Well, it seems that I am outvoted on the issue of anonymity, so I shall withdraw my objections to the practice, and henceforth allow comments on this blog regardless of tone or content.  But before I drop the subject completely, I would like to say a bit more about it by way of explanation.  I think we may have here a generational conflict of the sort that often happens.
For much of my life, I was a tenured professor, protected both with regard to my job and my salary regardless of what views I might express.  I was awarded tenure by Columbia University in 1964, and from then until I retired in 2008, I was tenured at one university or another.  I enjoyed great freedom to teach what and as I wished, and was rewarded with steadily rising salaries.   To be sure, there were occasions on which my political opinions cost me jobs.  The Presidents of Hunter College, Brandeis University, and Boston University vetoed job offers that at the time I very much wanted to accept, because of my politics, but I still had a secure job with tenure, so it was easy for me to say that the loss was theirs rather than mine.
But I have not always been a tenured professor, though it may seem that way.  In 1951, when I stood up and argued aggressively with a senior professor in a course on Hume's Treatise, I was a seventeen year old sophomore, aware that my pugnaciousness could affect my academic career.  Later that year, I wrote a letter to the college newspaper calling on the President of the university to resign because of his stated unwillingness to hire members of the Communist Party as professors.  As a very junior Instructor, I took unpopular political positions publically, earning me the enmity of powerful and important people in the Harvard community.  Shortly thereafter, as an untenured Assistant Professor at Chicago, I joined with more senior colleagues in an attack on the University President over his support for discriminatory rental policies in college owned housing.
On these and many other occasions, my principal concern was that I be heard, and that it be known that it was I who was giving voice to the opinions.  A suggestion to express those opinions anonymously would have struck me as incomprehensible.  Indeed, that would have defeated the purpose of the expression.
These days, the public expression of one's opinions is virtually free and easily available to all.  This blog exists courtesy of Google, which charges me nothing.  Even, where I post my essays, tutorials, and other materials, is free [although there is a deluxe version that costs something.]  FaceBook and Twitter are also free, I gather, though I do not use either [limit myself to 140 characters?  Please!]
And yet, the practice of anonymous public expression seems to have metastisized into a cultural norm.  Now, I have read enough Anthropology to be aware of the great variety in cultural norms, so I think I must put this entire disagreement down to yet another old man grumpily complaining about the strange behavior of young folks.
So be it.  Comment away!


Marinus said...

A very serious response to a trifling bit of internet nonsense. Our friend Arka is a troll, or behaviourally indistinct from one (the term comes from 'trolling', where you try to catch fish by dragging a line through an area you know some are present and try to entice one to bite). It's a behaviour which is nurtured by attention, so the appropriate response is to ignore it: as the slogan goes, Don't Feed the Troll.

• [Records for processing]:
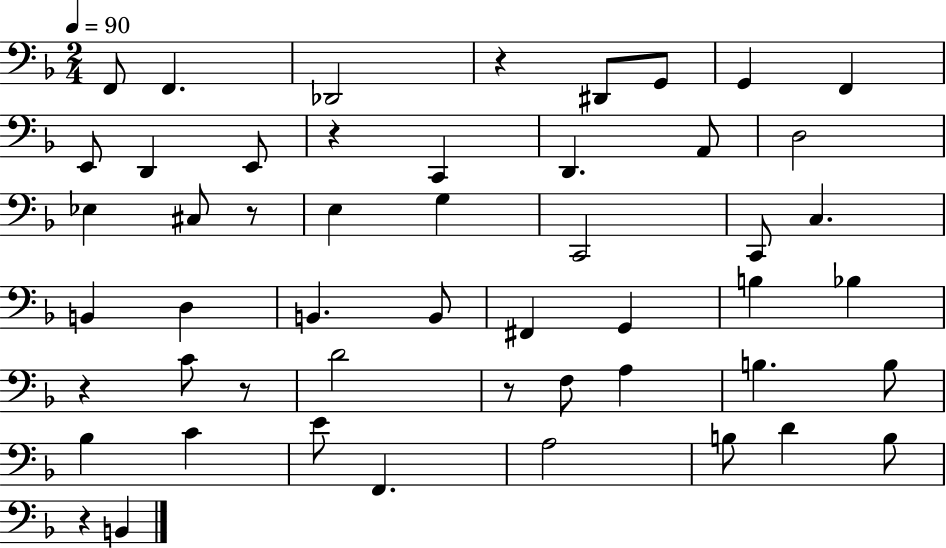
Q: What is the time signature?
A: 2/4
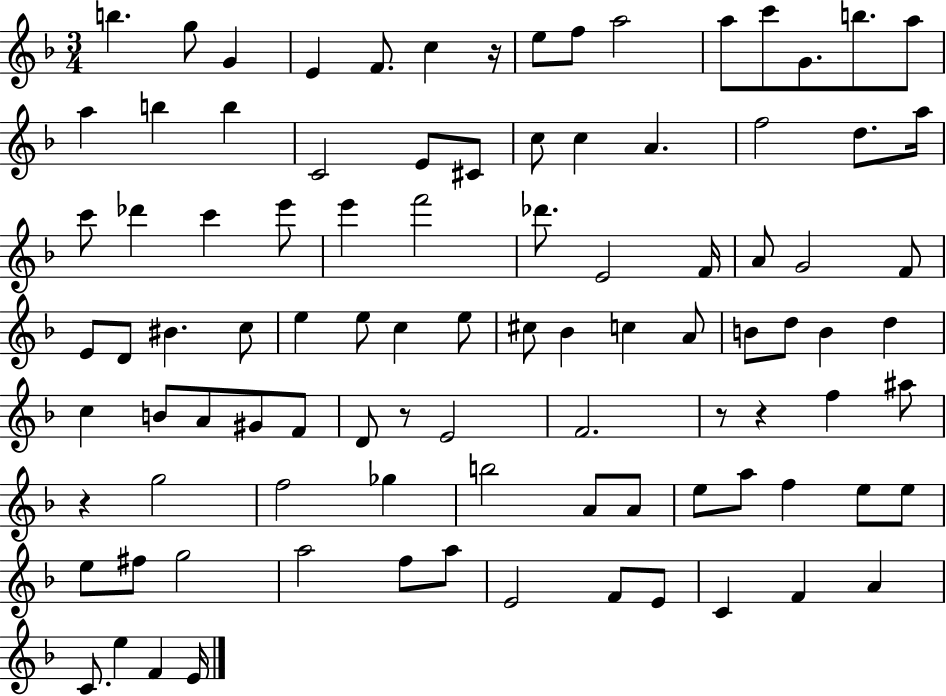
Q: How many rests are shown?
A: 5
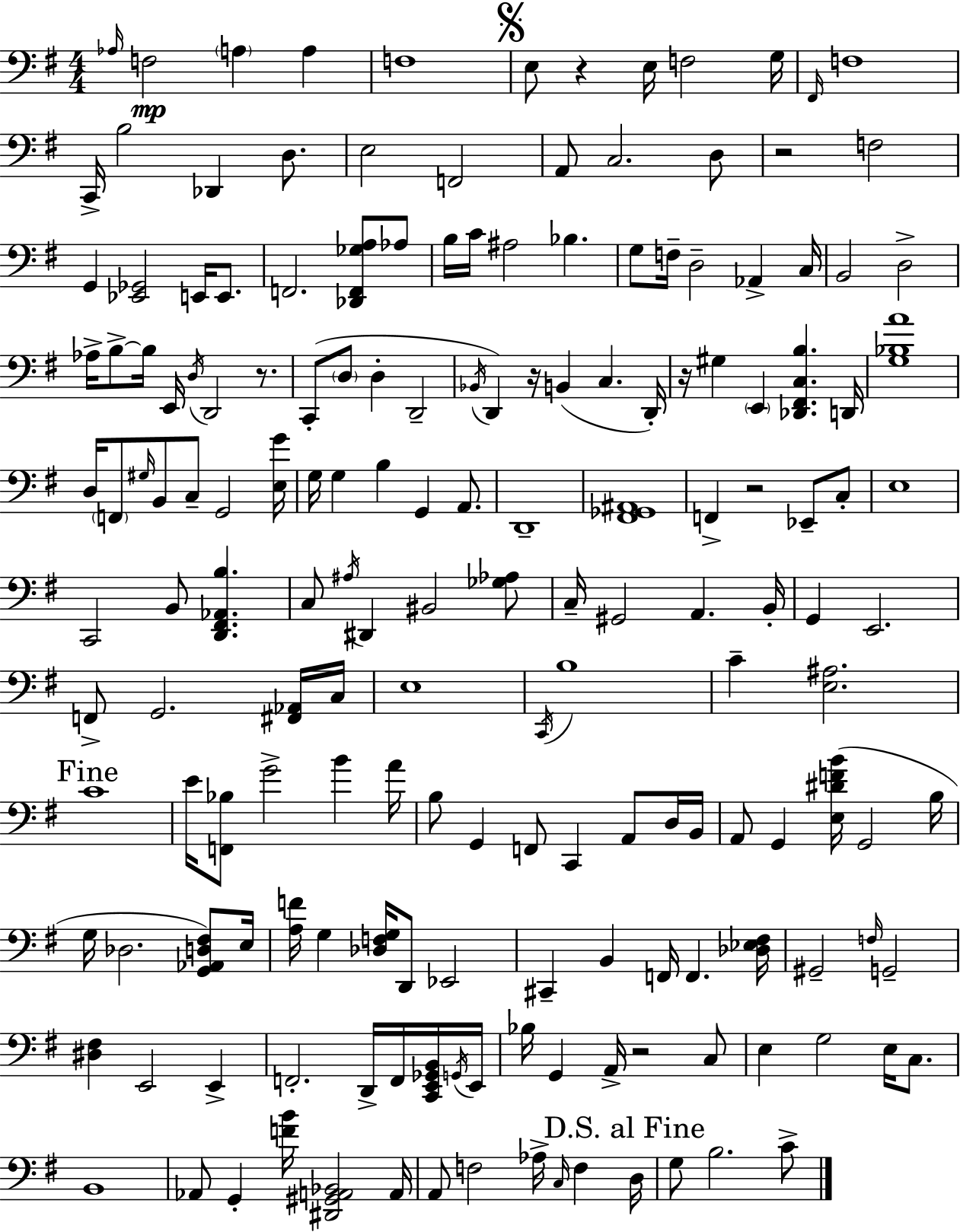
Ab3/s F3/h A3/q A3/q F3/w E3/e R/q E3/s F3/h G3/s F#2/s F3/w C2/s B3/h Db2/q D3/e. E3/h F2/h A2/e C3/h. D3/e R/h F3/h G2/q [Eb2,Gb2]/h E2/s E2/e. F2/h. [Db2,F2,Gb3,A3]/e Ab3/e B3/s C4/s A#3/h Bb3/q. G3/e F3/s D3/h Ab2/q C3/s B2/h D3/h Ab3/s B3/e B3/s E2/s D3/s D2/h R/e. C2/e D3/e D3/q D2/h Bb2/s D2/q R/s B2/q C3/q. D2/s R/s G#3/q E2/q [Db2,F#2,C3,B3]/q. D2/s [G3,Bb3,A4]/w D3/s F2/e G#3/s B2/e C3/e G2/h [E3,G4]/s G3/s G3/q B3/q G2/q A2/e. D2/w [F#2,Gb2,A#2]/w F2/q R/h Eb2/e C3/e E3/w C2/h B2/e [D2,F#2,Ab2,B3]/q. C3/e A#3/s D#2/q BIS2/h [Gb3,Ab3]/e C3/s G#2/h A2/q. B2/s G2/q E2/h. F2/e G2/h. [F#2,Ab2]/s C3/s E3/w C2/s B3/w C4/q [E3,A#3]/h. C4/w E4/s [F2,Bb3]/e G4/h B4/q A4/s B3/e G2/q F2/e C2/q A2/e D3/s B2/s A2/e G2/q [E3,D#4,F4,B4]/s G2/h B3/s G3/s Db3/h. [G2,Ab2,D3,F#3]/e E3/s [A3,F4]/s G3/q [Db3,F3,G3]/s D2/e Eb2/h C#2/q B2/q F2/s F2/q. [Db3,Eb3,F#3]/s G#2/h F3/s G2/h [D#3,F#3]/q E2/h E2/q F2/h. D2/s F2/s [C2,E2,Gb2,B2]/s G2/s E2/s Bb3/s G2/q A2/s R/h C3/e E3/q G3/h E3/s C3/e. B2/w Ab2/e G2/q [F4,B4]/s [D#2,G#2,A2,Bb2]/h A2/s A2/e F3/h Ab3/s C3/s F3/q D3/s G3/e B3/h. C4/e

• [What this exercise asks]:
[1] According to the blog post on anonymity, in what year did Columbia University award the writer tenure?
[2] Write out the listing again with "rests" swapped for "pauses" and nothing else altered, leaving the pictures out.

• [Outputs for the tasks]:
[1] 1964

[2]
Q: What is the time signature?
A: 2/4
Q: How many pauses are shown?
A: 5
Ab3/s F3/h A3/q A3/q F3/w E3/e R/q E3/s F3/h G3/s F#2/s F3/w C2/s B3/h Db2/q D3/e. E3/h F2/h A2/e C3/h. D3/e R/h F3/h G2/q [Eb2,Gb2]/h E2/s E2/e. F2/h. [Db2,F2,Gb3,A3]/e Ab3/e B3/s C4/s A#3/h Bb3/q. G3/e F3/s D3/h Ab2/q C3/s B2/h D3/h Ab3/s B3/e B3/s E2/s D3/s D2/h R/e. C2/e D3/e D3/q D2/h Bb2/s D2/q R/s B2/q C3/q. D2/s R/s G#3/q E2/q [Db2,F#2,C3,B3]/q. D2/s [G3,Bb3,A4]/w D3/s F2/e G#3/s B2/e C3/e G2/h [E3,G4]/s G3/s G3/q B3/q G2/q A2/e. D2/w [F#2,Gb2,A#2]/w F2/q R/h Eb2/e C3/e E3/w C2/h B2/e [D2,F#2,Ab2,B3]/q. C3/e A#3/s D#2/q BIS2/h [Gb3,Ab3]/e C3/s G#2/h A2/q. B2/s G2/q E2/h. F2/e G2/h. [F#2,Ab2]/s C3/s E3/w C2/s B3/w C4/q [E3,A#3]/h. C4/w E4/s [F2,Bb3]/e G4/h B4/q A4/s B3/e G2/q F2/e C2/q A2/e D3/s B2/s A2/e G2/q [E3,D#4,F4,B4]/s G2/h B3/s G3/s Db3/h. [G2,Ab2,D3,F#3]/e E3/s [A3,F4]/s G3/q [Db3,F3,G3]/s D2/e Eb2/h C#2/q B2/q F2/s F2/q. [Db3,Eb3,F#3]/s G#2/h F3/s G2/h [D#3,F#3]/q E2/h E2/q F2/h. D2/s F2/s [C2,E2,Gb2,B2]/s G2/s E2/s Bb3/s G2/q A2/s R/h C3/e E3/q G3/h E3/s C3/e. B2/w Ab2/e G2/q [F4,B4]/s [D#2,G#2,A2,Bb2]/h A2/s A2/e F3/h Ab3/s C3/s F3/q D3/s G3/e B3/h. C4/e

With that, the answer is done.